A. B. : Le matériel évolue et c’est donc cette problématique de l’investissement qui existe au sein d’une compagnie. Il faut faire un choix pertinent. J’aurais pu prendre du Sennheiser mais j’ai choisi Shure. Cela est dû au fait que je travaille avec des prestataires qui, à ce moment-là, ont pu me faire un bon prix sur ce matériel. Il s’agit de systèmes HF Shure ULXD4D numériques avec quatre récepteurs par unité, donc trois unités en tout, plus le splitter et les antennes actives, ce qui fait un petit rack de HF très pratique. Le système est connectable en Dante ce qui permet de tout caler en réseau, d’avoir un contrôle visuel et de piloter les gains, ainsi que de construire les plans de fréquence avec le logiciel Shure WWB6. J’ai choisi aussi la connectique en fonction de ce que j’avais déjà, évitant donc des dépenses supplémentaires (80 € par adaptateur !). Cela fait un budget d’investissement de 17 000 € pour les HF. En ce qui concerne les capsules DPA 4060, je les avais déjà achetées avant.

Un mixage complexe

Comment as-tu travaillé avec les comédien.ne.s et chanteur.se.s, très nombreux.ses sur scène parfois ?

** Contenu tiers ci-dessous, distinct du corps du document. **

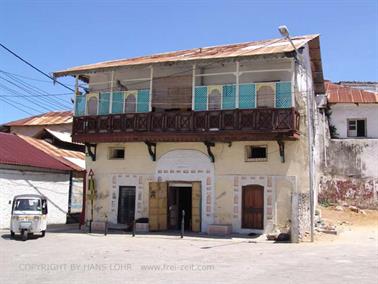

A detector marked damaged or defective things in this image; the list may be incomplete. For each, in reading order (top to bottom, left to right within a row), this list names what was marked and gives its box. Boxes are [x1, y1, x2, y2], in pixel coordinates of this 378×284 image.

rusty roof sheeting [324, 81, 378, 104]
rusty roof sheeting [4, 110, 72, 126]
rusty roof sheeting [0, 133, 71, 171]
rusty roof sheeting [17, 135, 85, 172]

A. B. : Au théâtre plus qu’en musique, il n’est pas évident pour les comédien.ne.s de travailler au micro, de comprendre comment ils doivent gérer leur dynamique, de l’effet que cela produit dans la salle par rapport à ce qu’il.elle.s entendent dans les retours. Pour La Force qui ravage tout, nous leur avons demandé de ne pas baisser le niveau, de porter vraiment la voix dans le parler comme dans le chant. Et si quelques-un.e.s ont l’habitude de faire de vraies balances musicales, pour la majorité cela n’est pas évident de donner en balance ce qu’il.elle.s donneront le soir. C’est une difficulté pour le mix comme pour la gestion des retours musiciens qui ne sont plus valables. Dans ce cas, il faut commencer par mixer au gain pour retrouver les niveaux optimum. Mais même avec ce rattrapage, les micros et l’acoustique de scène, ne réagissent pas pareil ! Pour pallier cela, j’ai mis en place un système de virtual soundcheck en enregistrant les voix isolées en live pour les rediffuser pendant ma balance son en l’absence des interprètes, permettant d’avoir la vraie dynamique des voix en live pour régler le système son qui varie d’une salle à une autre, ainsi que l’acoustique du lieu. L’idéal serait vraiment d’avoir tout le monde en ear monitors afin de savoir exactement ce que chacun reçoit dans ses oreilles.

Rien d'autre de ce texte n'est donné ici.